* **Extrait**:
★ ★ ★

Par miracle, nous étions tous sur la même longueur d'onde. Et le toucher fut un chant. D'autant qu'Amelie avait renouvelé sa présence. Et que Cary Grant étrennait, pour la première fois notre nouveau tapis. Le cuir chante, fut-il synthétique. Le cuir est un merle aux modulations infinies. Un merle moqueur parfois. Seuls les sots jugeront futiles ce jeu qui détournent l'ordinaire et offre un peu d'art au temps qui passe.
Nous fûmes plus sages que la semaine dernière. Disons qu'en bon nietzschéen nous pratiquâmes l'art de la nuance qui nous épargne d'être arbitraire. L'arbitrage fut tournant, de moi-m'aime à Hamilton en passant par Léo. Une expérience voulue par notre saint bureau qui avait décidé derechef l'interdiction de l'en-avant volontaire, cette peste du toucher, cette dérogation à l'esprit du jeu.
Don avait du Jean-Phi dans les jambes et Jean-Phi du Don. Ils serpentaient. La partie fut équilibrée bien qu'elle connut quelques déséquilibres. L'humeur était guillerette et de fines gouttes de pluie taquinaient nos museaux. Cary Grant rayonnait. Regis filait droit, Jeff itou. Il ne manquait que JB pour que ce toucher fut une action de grâce. Quelques genoux s'élimèrent sur le synthétique. La douceur de Victor Louis est lointaine. Mais qui dira les charmes de Musard et de ses vestiges, de cette histoire de damiers, de peupliers.

★ ★ ★

* **Contenu des données**:
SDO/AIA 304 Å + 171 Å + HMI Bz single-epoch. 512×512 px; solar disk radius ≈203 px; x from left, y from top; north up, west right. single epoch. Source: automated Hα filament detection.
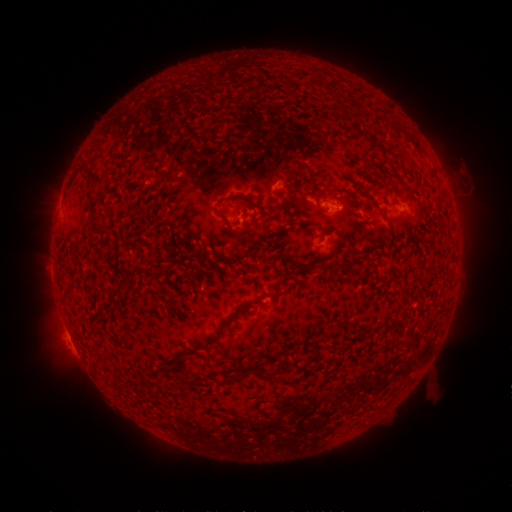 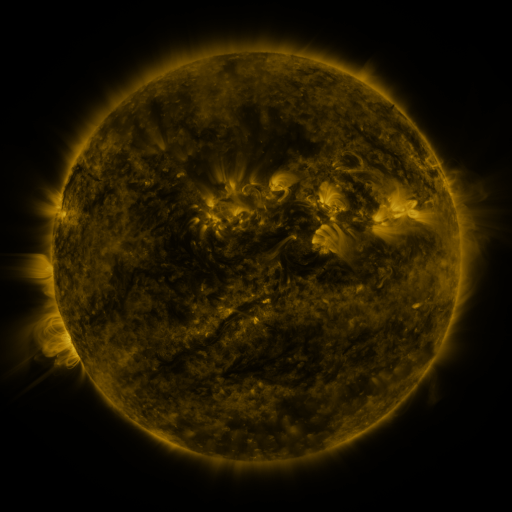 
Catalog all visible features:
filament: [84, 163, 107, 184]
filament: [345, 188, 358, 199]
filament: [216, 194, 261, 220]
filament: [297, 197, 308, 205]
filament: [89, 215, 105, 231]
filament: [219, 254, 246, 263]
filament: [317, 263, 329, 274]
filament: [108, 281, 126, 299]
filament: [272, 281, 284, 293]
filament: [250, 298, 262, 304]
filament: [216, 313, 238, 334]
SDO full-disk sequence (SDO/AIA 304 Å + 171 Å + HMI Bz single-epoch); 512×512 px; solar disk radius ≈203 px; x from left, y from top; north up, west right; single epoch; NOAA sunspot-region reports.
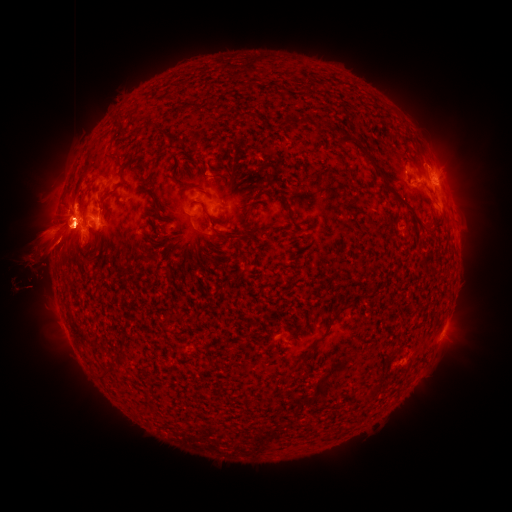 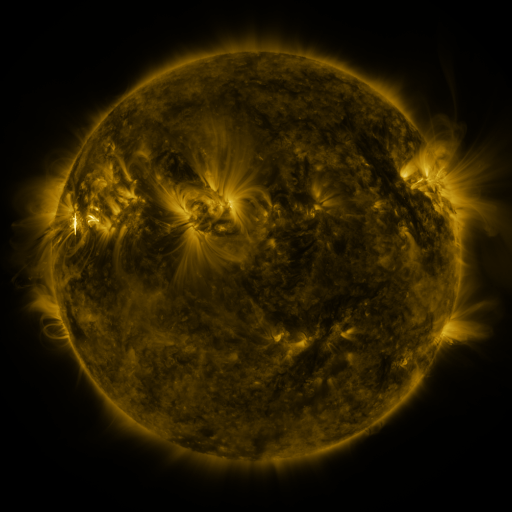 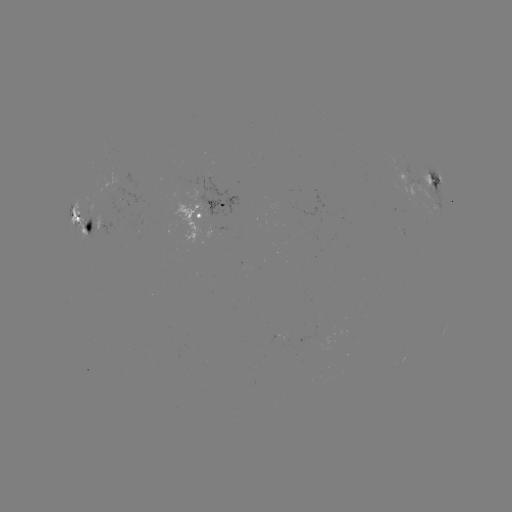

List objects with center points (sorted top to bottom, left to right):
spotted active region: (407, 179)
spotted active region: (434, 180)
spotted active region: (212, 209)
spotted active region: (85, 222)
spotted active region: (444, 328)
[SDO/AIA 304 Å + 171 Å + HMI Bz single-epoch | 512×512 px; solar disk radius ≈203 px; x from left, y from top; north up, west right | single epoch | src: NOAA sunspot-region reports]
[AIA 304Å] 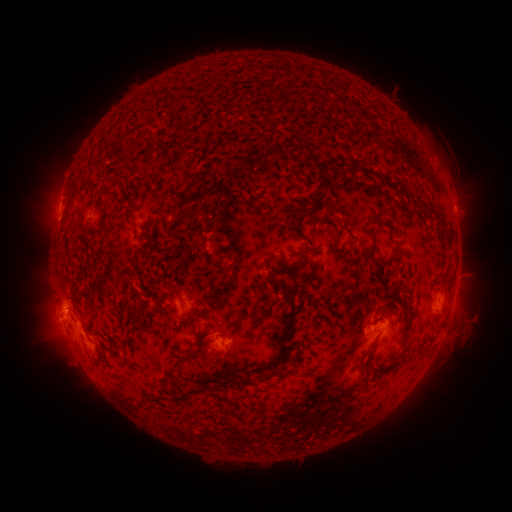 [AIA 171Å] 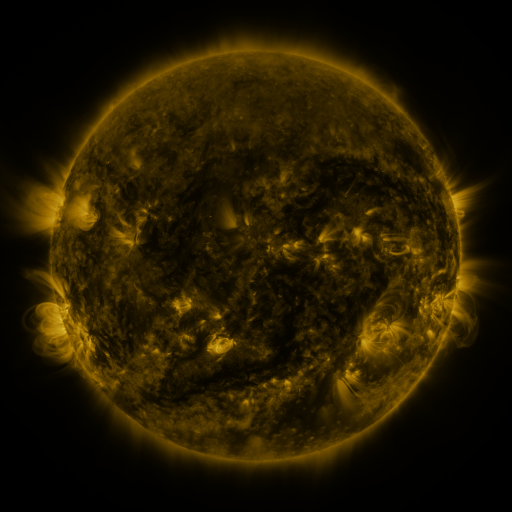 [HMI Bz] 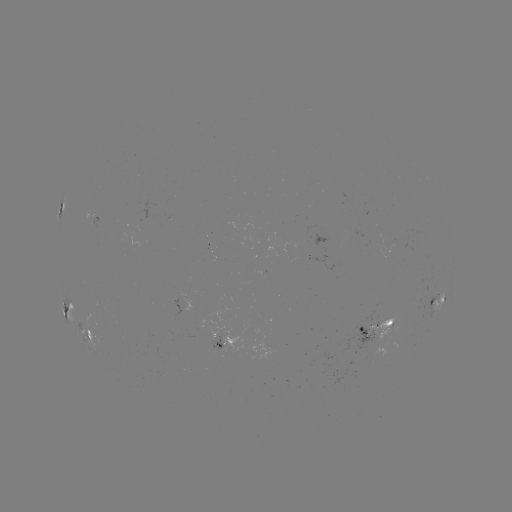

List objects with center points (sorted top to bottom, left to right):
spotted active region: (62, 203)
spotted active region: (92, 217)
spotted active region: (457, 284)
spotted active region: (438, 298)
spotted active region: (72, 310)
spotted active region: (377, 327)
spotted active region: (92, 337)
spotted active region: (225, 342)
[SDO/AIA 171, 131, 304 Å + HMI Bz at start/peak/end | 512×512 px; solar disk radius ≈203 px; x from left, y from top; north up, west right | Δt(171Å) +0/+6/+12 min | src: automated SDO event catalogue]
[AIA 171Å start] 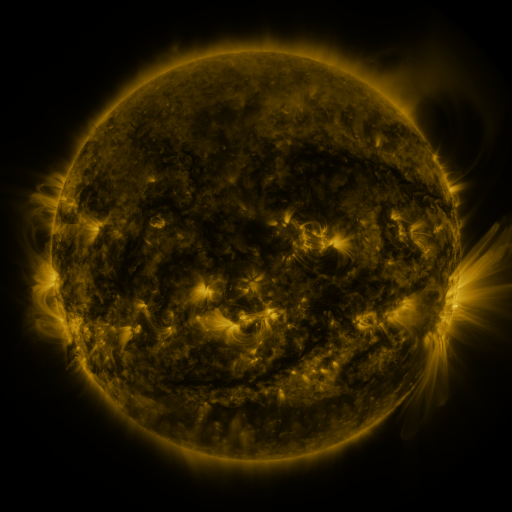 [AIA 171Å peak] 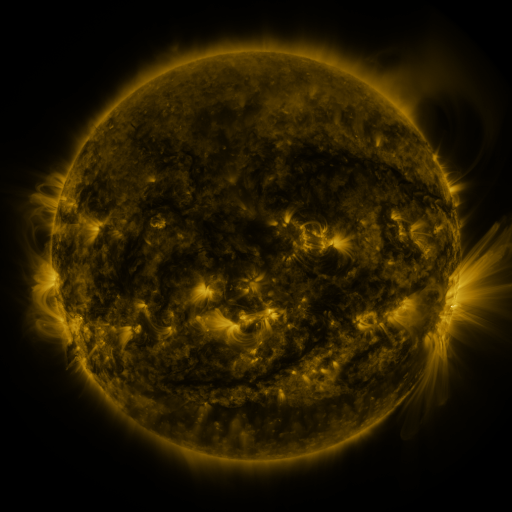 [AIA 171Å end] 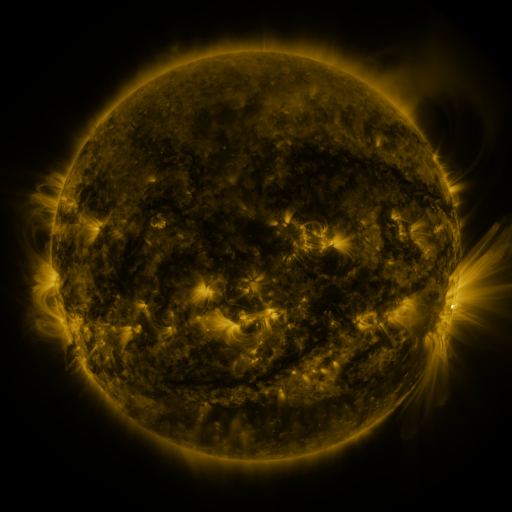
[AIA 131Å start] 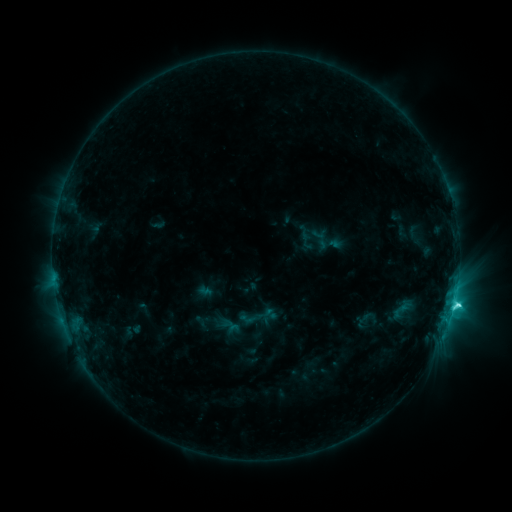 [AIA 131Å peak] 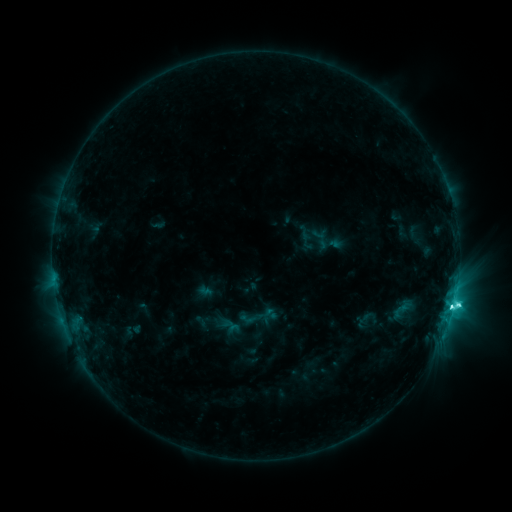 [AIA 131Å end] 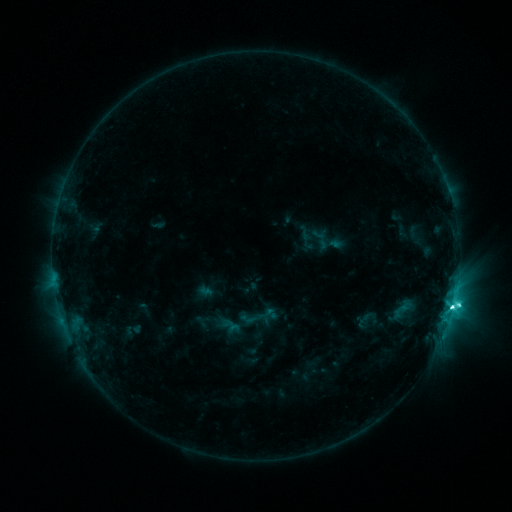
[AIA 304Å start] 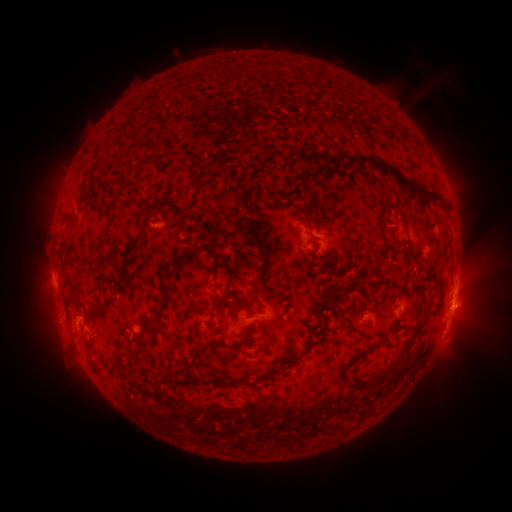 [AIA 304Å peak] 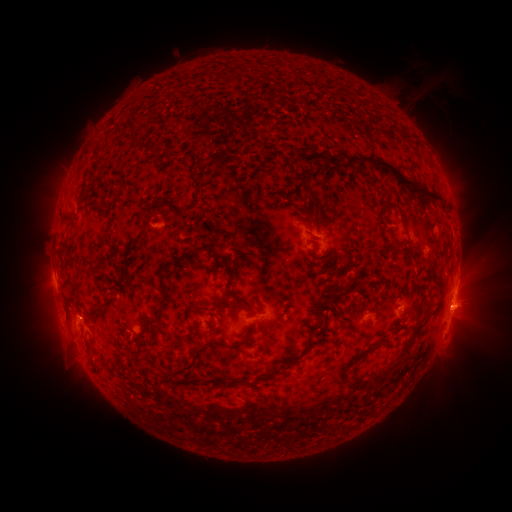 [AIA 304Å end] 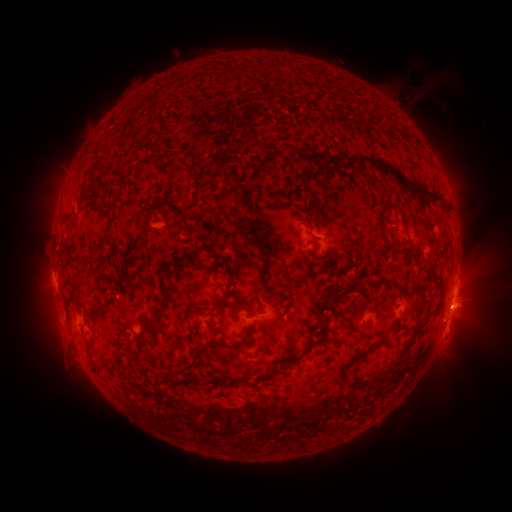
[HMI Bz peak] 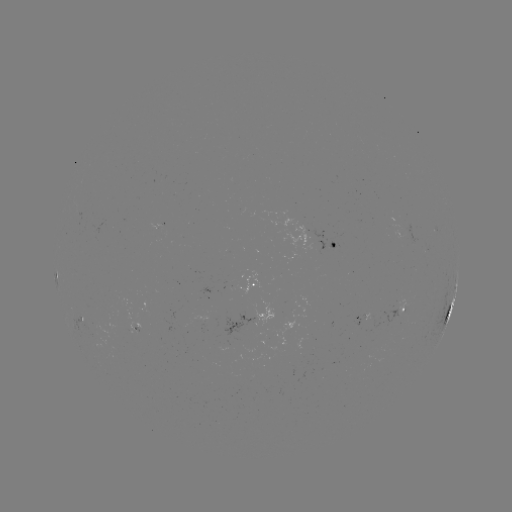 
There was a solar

★ ★ ★

* **Consignes**:
A) Pouvez-vous afficher, sans rien y changer, le passage de la chronique du match de toucher qui va de « Don avait du » jusqu'à « damiers, de peupliers. » ?
B) Pouvez-vous poursuivre la chronique du match de toucher à partir de l'endroit où elle s'arrête ?
Les lignes n'ont ici aucun rôle à jouer.

* **Les réponses**:
A)
Don avait du Jean-Phi dans les jambes et Jean-Phi du Don. Ils serpentaient. La partie fut équilibrée bien qu'elle connut quelques déséquilibres. L'humeur était guillerette et de fines gouttes de pluie taquinaient nos museaux. Cary Grant rayonnait. Regis filait droit, Jeff itou. Il ne manquait que JB pour que ce toucher fut une action de grâce. Quelques genoux s'élimèrent sur le synthétique. La douceur de Victor Louis est lointaine. Mais qui dira les charmes de Musard et de ses vestiges, de cette histoire de damiers, de peupliers.

B)
Au trou Yann (Larroumecq, pas Detrieux) avait enfilé le bleu de chauffe. Un deuxième mardi avec lui est une chance. Le trou sans Yann avait perdu de son charme. Par contre, pas de Pépé, retenu à Lyon par des histoires de famille. Alain Charles nous parla Dada, sa dernière marotte et l'Amiral de la Lusitanie. Que du beau monde.
L’entrée débuta en salade. Les hommes sont prêt à réceptionner la mise au vert. Il reste de la place au fond. La saison se prête volontiers à la fonte. Que cela ne tienne les absents ont toujours tort et les présents font toujours corps. Pépé bouchonne et cherche Gergovie. Le bouclier Arvernes est cette semaine devenu son Saint Graal. Le Tcho est à l’office, Jacquot à la supervision. L’équipe entoure le cuistot. Sous la salade, une composition faite pour dissimuler toute trace animale. La chair est faible et se dissimule derrière tout pignon. La cache est fragile pour atteindre au bout de la table. Le castor est carnassier et bienheureux quand il tombe sur la fève. C’est ainsi ! La verdure reste un art du pré. Les tranches de canards confits seront à l’honneur pour les veinards.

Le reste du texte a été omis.